[TASK BRIEF]
Your task is to print all of the data word for word.

[ENTRIES SHOWN]

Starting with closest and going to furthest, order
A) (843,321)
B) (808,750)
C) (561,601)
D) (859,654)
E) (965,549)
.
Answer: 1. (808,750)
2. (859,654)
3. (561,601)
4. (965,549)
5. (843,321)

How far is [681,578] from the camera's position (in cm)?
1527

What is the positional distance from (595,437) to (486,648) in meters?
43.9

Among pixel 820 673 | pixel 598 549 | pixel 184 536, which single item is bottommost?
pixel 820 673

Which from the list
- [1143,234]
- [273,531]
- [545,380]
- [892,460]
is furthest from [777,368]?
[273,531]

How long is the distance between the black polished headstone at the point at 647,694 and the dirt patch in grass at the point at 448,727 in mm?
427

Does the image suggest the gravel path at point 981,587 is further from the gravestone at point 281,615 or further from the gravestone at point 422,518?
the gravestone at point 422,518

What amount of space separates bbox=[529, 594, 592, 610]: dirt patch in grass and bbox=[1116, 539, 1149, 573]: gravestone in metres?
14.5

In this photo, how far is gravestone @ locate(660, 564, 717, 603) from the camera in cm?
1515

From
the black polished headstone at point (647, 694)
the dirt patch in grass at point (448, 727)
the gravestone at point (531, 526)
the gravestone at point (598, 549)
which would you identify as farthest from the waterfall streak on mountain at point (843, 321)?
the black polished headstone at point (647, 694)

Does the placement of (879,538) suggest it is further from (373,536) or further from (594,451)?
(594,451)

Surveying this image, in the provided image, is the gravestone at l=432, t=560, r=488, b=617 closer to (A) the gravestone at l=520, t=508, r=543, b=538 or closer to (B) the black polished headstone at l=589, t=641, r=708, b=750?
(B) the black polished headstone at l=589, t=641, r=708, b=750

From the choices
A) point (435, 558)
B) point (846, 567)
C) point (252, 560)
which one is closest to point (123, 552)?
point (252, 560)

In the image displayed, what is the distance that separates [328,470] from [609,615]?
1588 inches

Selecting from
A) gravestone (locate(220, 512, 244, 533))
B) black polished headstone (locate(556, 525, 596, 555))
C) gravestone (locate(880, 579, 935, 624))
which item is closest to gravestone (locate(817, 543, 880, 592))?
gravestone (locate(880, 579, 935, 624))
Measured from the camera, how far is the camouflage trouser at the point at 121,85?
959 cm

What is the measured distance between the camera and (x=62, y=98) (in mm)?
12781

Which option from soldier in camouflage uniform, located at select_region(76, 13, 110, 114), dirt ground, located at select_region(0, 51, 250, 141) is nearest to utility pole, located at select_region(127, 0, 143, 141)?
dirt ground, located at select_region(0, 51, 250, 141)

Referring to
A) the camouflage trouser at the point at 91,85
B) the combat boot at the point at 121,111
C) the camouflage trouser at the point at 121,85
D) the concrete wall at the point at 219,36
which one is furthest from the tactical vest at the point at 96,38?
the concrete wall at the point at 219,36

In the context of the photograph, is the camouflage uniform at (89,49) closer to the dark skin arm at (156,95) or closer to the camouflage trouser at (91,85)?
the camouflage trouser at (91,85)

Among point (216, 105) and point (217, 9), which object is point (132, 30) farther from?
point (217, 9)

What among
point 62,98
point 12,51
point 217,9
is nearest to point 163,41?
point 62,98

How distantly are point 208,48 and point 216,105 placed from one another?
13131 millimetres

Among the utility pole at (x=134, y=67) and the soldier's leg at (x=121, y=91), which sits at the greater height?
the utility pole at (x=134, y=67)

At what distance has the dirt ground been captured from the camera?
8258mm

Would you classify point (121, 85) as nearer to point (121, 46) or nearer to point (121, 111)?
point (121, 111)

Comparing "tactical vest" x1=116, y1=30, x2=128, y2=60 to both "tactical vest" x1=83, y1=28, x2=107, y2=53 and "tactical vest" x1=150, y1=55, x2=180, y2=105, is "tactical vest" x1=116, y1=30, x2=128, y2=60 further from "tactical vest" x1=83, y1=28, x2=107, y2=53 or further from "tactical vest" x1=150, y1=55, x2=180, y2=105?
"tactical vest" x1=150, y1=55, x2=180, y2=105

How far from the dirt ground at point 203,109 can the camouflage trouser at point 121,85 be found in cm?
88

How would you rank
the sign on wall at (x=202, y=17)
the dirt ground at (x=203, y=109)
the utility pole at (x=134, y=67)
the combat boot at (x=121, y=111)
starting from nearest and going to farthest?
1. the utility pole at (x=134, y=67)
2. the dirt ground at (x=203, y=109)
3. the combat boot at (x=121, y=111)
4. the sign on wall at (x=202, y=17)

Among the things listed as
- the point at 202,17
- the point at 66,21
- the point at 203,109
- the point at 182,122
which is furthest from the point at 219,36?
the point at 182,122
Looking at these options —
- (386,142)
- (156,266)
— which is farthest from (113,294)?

[COMPLETED EXERCISE]
Starting with closest and going to furthest, order
A) (843,321)
B) (808,750)
C) (561,601)
D) (859,654)
E) (965,549)
.
Answer: 1. (808,750)
2. (859,654)
3. (561,601)
4. (965,549)
5. (843,321)

How far is [681,578] from the camera's position (in cm)?
1527

What is the positional distance from (595,437) to (486,648) in meters?
43.9

Among pixel 820 673 | pixel 598 549 | pixel 184 536, which single item is bottommost?
pixel 820 673

Which from the list
- [1143,234]
- [273,531]
- [545,380]
- [892,460]
is furthest from [777,368]?
[273,531]

How long is the distance between the black polished headstone at the point at 647,694 and the dirt patch in grass at the point at 448,727 in mm?
427

Does the image suggest the gravel path at point 981,587 is further from the gravestone at point 281,615 or further from the gravestone at point 422,518?
the gravestone at point 422,518

What amount of space separates bbox=[529, 594, 592, 610]: dirt patch in grass and bbox=[1116, 539, 1149, 573]: gravestone in metres?
14.5

In this photo, how far is gravestone @ locate(660, 564, 717, 603) from the camera in cm?
1515

From
the black polished headstone at point (647, 694)
the dirt patch in grass at point (448, 727)
the gravestone at point (531, 526)
the gravestone at point (598, 549)
which would you identify as farthest from the waterfall streak on mountain at point (843, 321)?
the black polished headstone at point (647, 694)

Does the placement of (879,538) suggest it is further from (373,536) or further from (594,451)?
(594,451)

Surveying this image, in the provided image, is the gravestone at l=432, t=560, r=488, b=617 closer to (A) the gravestone at l=520, t=508, r=543, b=538 or closer to (B) the black polished headstone at l=589, t=641, r=708, b=750?
(B) the black polished headstone at l=589, t=641, r=708, b=750

From the choices
A) point (435, 558)
B) point (846, 567)
C) point (252, 560)
which one is closest to point (123, 552)?
point (252, 560)

In the image displayed, what is the distance that separates [328,470] from [609,615]?
1588 inches

Selecting from
A) gravestone (locate(220, 512, 244, 533))
B) black polished headstone (locate(556, 525, 596, 555))
C) gravestone (locate(880, 579, 935, 624))
which item is closest to gravestone (locate(817, 543, 880, 592))?
gravestone (locate(880, 579, 935, 624))
Measured from the camera, how far is the camouflage trouser at the point at 121,85?
959 cm

What is the measured distance between the camera and (x=62, y=98) (in mm)?
12781

Which option from soldier in camouflage uniform, located at select_region(76, 13, 110, 114), dirt ground, located at select_region(0, 51, 250, 141) is nearest to utility pole, located at select_region(127, 0, 143, 141)?
dirt ground, located at select_region(0, 51, 250, 141)

Referring to
A) the camouflage trouser at the point at 91,85
B) the combat boot at the point at 121,111
C) the camouflage trouser at the point at 121,85
D) the concrete wall at the point at 219,36
which one is furthest from the tactical vest at the point at 96,38?
the concrete wall at the point at 219,36

In the context of the photograph, is the camouflage uniform at (89,49) closer to the dark skin arm at (156,95) or closer to the camouflage trouser at (91,85)?
the camouflage trouser at (91,85)

Among point (216, 105) and point (217, 9), which object is point (132, 30) farther from?
point (217, 9)

What among
point 62,98
point 12,51
point 217,9
is nearest to point 163,41?
point 62,98

How distantly are point 208,48 and point 216,105 placed from one another?
13131 millimetres

Among the utility pole at (x=134, y=67) and the soldier's leg at (x=121, y=91), which sits at the greater height?
the utility pole at (x=134, y=67)

At what distance has the dirt ground been captured from the camera?
8258mm

Would you classify point (121, 85) as nearer to point (121, 46) or nearer to point (121, 111)?
point (121, 111)

Comparing "tactical vest" x1=116, y1=30, x2=128, y2=60 to both "tactical vest" x1=83, y1=28, x2=107, y2=53 and "tactical vest" x1=150, y1=55, x2=180, y2=105, is "tactical vest" x1=116, y1=30, x2=128, y2=60 further from "tactical vest" x1=83, y1=28, x2=107, y2=53 or further from "tactical vest" x1=150, y1=55, x2=180, y2=105?
"tactical vest" x1=150, y1=55, x2=180, y2=105

How far from the dirt ground at point 203,109 can the camouflage trouser at point 121,85 be found in cm?
88

How would you rank
the sign on wall at (x=202, y=17)
the dirt ground at (x=203, y=109)
the utility pole at (x=134, y=67)
the combat boot at (x=121, y=111)
starting from nearest and going to farthest?
1. the utility pole at (x=134, y=67)
2. the dirt ground at (x=203, y=109)
3. the combat boot at (x=121, y=111)
4. the sign on wall at (x=202, y=17)

Among the things listed as
- the point at 202,17
- the point at 66,21
- the point at 203,109
- the point at 182,122
which is furthest from the point at 219,36?
the point at 182,122
Looking at these options —
- (386,142)
- (156,266)
— which is farthest from (113,294)?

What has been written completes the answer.